SEC, Wells Fargo Advisors Settle Sales Practice Charges

There has been much debate regarding the adoption of a fiduciary standard for brokers. In contrast, investment advisers have long been subject to such to such requirements. Brokers are, however, required to have a reasonable basis when they make a recommendation to an investor. That principle is the predicate for the Commission’s most recent settled proceeding against a large brokerage firm. In the Matter of Wells Fargo Advisers, LLC, Adm. Proc. File No. 3-18556 (June 25, 2018).

Respondent is a registered broker-dealer and investment adviser. The firm is a combination of Wells Fargo Investments LLC and Wachovia Securities. This action centers on a four year period beginning in January 2009 and certain sales practices for complex products. Specifically, the case centers on the sale and redemption of market-linked investments or MLIs, a fixed maturity financial product tied to a reference asset or market measure.

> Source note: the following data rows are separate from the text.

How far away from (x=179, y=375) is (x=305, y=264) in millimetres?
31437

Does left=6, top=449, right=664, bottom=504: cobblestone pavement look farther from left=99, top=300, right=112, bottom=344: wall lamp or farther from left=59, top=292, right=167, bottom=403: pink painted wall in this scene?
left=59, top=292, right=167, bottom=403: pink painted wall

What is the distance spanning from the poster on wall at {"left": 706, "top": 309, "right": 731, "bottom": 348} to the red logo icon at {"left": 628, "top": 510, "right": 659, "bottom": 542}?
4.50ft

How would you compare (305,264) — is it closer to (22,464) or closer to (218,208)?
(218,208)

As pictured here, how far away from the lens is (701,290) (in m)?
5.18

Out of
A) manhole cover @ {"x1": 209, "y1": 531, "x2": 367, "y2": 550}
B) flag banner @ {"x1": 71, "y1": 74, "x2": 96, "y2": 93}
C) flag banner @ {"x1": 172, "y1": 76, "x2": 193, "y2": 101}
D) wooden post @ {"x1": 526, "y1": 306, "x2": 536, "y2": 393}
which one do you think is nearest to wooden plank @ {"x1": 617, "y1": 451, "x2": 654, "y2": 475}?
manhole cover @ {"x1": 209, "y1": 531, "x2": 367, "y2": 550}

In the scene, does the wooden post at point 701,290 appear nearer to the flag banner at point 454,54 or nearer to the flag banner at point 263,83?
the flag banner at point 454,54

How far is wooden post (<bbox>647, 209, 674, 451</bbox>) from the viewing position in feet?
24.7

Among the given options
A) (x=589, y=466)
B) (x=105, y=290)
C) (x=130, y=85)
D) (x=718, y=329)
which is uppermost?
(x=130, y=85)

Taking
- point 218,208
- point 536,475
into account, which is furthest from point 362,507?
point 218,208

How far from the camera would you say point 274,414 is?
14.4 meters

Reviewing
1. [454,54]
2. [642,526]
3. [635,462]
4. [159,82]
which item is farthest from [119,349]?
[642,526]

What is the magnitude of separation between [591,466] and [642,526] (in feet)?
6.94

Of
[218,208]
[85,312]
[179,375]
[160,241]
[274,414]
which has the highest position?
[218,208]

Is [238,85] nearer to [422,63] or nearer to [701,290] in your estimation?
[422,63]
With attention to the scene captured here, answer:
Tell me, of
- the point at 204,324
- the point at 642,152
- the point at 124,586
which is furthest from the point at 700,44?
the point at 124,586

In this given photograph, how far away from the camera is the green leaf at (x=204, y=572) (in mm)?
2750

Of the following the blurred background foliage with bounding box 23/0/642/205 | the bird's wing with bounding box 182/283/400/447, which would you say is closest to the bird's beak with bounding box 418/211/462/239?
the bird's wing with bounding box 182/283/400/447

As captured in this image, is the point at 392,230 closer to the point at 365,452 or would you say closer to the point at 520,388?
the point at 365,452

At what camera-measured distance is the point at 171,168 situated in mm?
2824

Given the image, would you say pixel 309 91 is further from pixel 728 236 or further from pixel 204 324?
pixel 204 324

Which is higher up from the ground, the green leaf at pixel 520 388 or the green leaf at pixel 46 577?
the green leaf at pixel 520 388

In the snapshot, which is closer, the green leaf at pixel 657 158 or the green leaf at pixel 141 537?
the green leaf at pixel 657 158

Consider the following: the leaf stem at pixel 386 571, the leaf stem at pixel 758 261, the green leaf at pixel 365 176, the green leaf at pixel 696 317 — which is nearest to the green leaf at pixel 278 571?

MLIs are structured financial products with a fixed maturity. The product has two components. One is a certificate of deposit or a zero-coupon bond. The other is an embedded derivative or combination of derivatives which provides synthetic exposure to the performance of a reference asset or market measure. The reference can be an index such as the S&P 500 or another, similar item. The product was generally issued by Respondent and structured by an affiliate.

MLIs were not suitable for short-term trading due to their limited liquidity, according to disclosure provided to investors by Respondent. Rather, they represented a buy and hold investment. One reason for this, in addition to the liquidity issue, is the cost. Customers typically incur significant costs of 5% to 6% of the principal amount when purchasing the product. Selling costs can run up to 3%. There are additional costs for selling prior to maturity.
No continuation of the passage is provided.